Tu sais que tu es défenseur quand…

Tu sais que tu es défenseur quand…

25 avril 2017 0 Par SAMA

Tu ne comprends pas les Ballons d’Or accordés à Messi et CR7, un tacle de Chiellini te fait bien plus vibrer qu’une accélération de Hazard et tu as des brûlures sur l’extérieur des cuisses depuis des mois… Bref, tu sais que tu es un défenseur quand… (oui, ceci est un format inspiré des réseaux sociaux et de Sofoot. Et alors ?)

Duel de poètes : Stam (Milan) découpe Chiellini (Juventus). PACO SERINELLI / AFP

– Tu considères le tacle comme un geste technique

– Tu aimes quand le commentateur dit “ça ne se siffle pas en Angleterre” bien que tu n’apprécies pas la Premier League

– D’ailleurs tu trouves ce championnat ultra surcoté justement parce qu’il n’a quasiment jamais abrité de défenseur digne de ce nom

– Sérieusement, Cahill, Kompany, Koscielny et Smalling, c’est pas fou

– Tu t’évanouis à chaque fois que tu penses au prix de John Stones (Man City) : 53 millions d’euros !

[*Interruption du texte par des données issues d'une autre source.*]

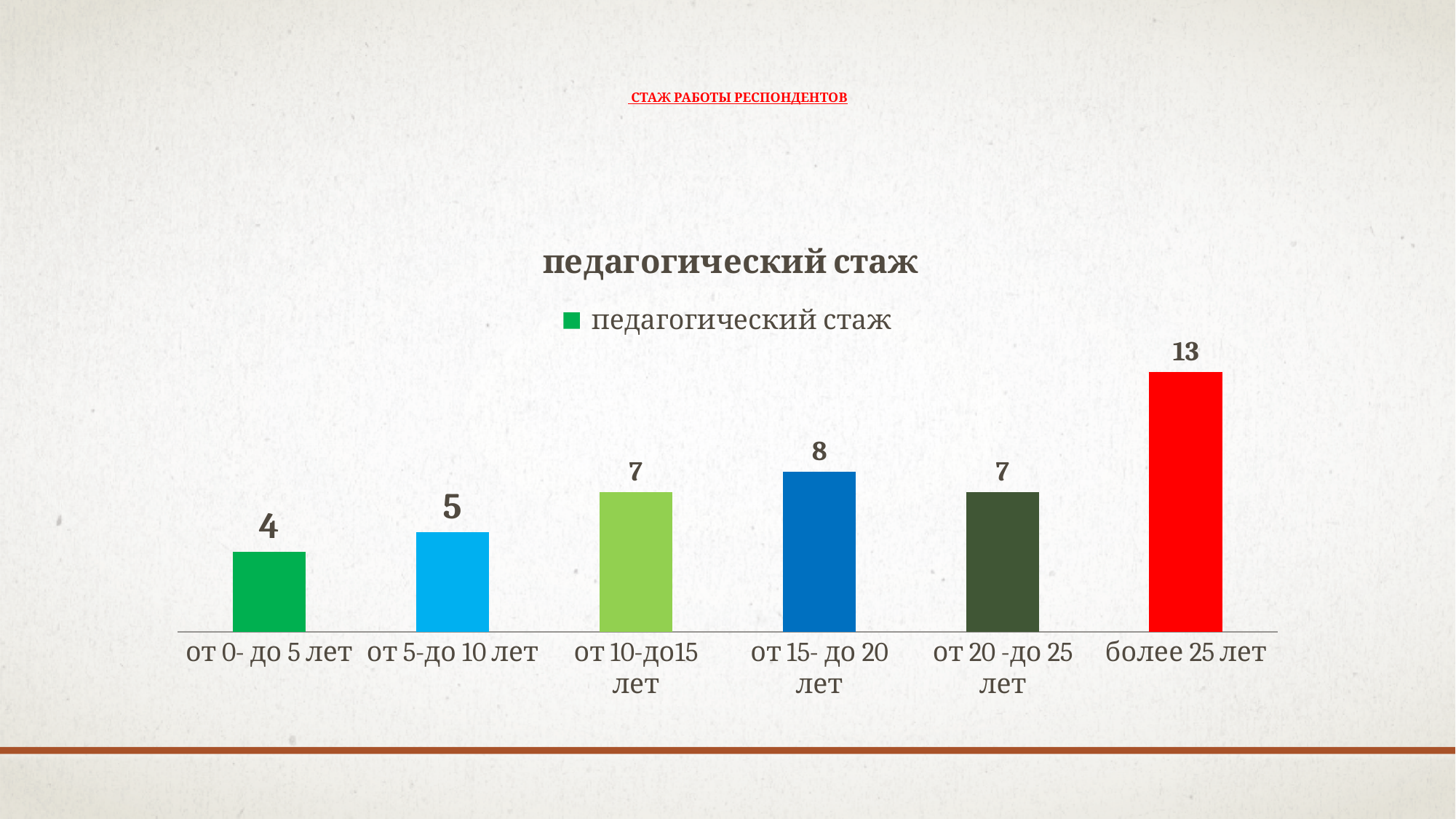
Which category has the highest value? более 25 лет What is the value for the category 'более 25 лет'? 13 How many series does the legend list? 1 How many categories are shown on the x axis? 6 Which is larger: the value for 'от 5-до 10 лет' or the value for 'от 10-до15 лет'? от 10-до15 лет What kind of chart is shown on the slide? bar chart What colour is the bar for 'более 25 лет'? red Which category has the lowest value? от 0- до 5 лет What is the value for the category 'от 0- до 5 лет'? 4 What is the title of the chart? педагогический стаж What is the difference between the values for 'более 25 лет' and 'от 15- до 20 лет'? 5 What is the value for the category 'от 15- до 20 лет'? 8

– Tu sais très bien que la BBC n’est ni un média anglais ni l’attaque du Real Madrid

– Tu regrettes de ne pas avoir grandi dans les années 1980. À l’époque, les défenseurs se trimbalaient avec de grosses moustaches et pouvaient arriver les deux pieds décollés sans choquer personne

– Tous les dimanches matin tu te mets de la crème sur l’extérieur des cuisses en prévision de nombreux tacles

– Sur le chemin, tu es déjà prêt à t’embrouiller avec le gars qui dit toujours “pas de tacle ici, on n’est pas des professionnels”. Lui, tu vas le découper

– Tu adores laisser ton adversaire pousser un peu trop son ballon pour ensuite lancer un grand tacle envoyant le ballon en touche et te relever en souriant

– Pour toi, il n’y a aucune honte à dégager en tribunes. Ça éloigne le danger et c’est tellement jouissif

– Tu ignores avec le plus grand bonheur tes partenaires qui réclament une “relance propre”

– Ta phrase favorite ? “Tom, ça part dans le dos !” adressée à ton latéral bien trop offensif

– À ton retour, ta copine lève les yeux au ciel en voyant les centaines de gravillons en plastique qui tombent de tes vêtements…

– … Et, avant même de te dire “bonjour”, te demande si “cette fois-ci tu ne t’es pas blessé”

– Le Ballon d’Or de Cannavaro en 2006 te paraît totalement justifié. Le mec tenait à lui tout seul la défense du Real Madrid et a été champion du monde. Qui dit mieux ?

– D’ailleurs, tu en voudras toujours à France Football de n’avoir jamais récompensé Maldini et Nesta. Tes héros…

– L’Italie a forcément une place dans ton cœur. On n’a jamais fait mieux dans l’art de subir sans céder, du vice et de la tactique défensive

– Tu n’aimes pas trop les défenseurs médiatisés. Sergio Ramos, Boateng, Piqué… Ok ils savent mettre des têtes et des ouvertures, mais quand il s’agit de défendre, ça bégaye ou ça s’écroule

– Courir te semble surcoté. Rien ne vaut un bon placement et le sens de l’anticipation

– Catenaccio, “verrouiller” et “garer le bus” sont tes mots préférés

– Tu as hâte de souffrir de calvitie pour avoir enfin une coupe en adéquation avec ton poste

– Tu trouves qu’une équipe qui défend bien, c’est la plus belle expression du mot “collectif”…

– … Et c’est pour ça que tu préfères un 1-0 bien maîtrisé plutôt qu’un 4-4 complètement fou

– Tu ne comprends pas le basket. Tout ces points, ça te rend malade

– Tu as beaucoup d’estime pour le titre de Champion d’Europe de l’Inter Milan en 2010.Eto’o arrière latéral, le foot vrai

– Chaque soir, tu te repasses en boucle la phrase d’Allegri : “Si je veux du spectacle, je vais au cirque”, et tu t’endors le sourire aux lèvres.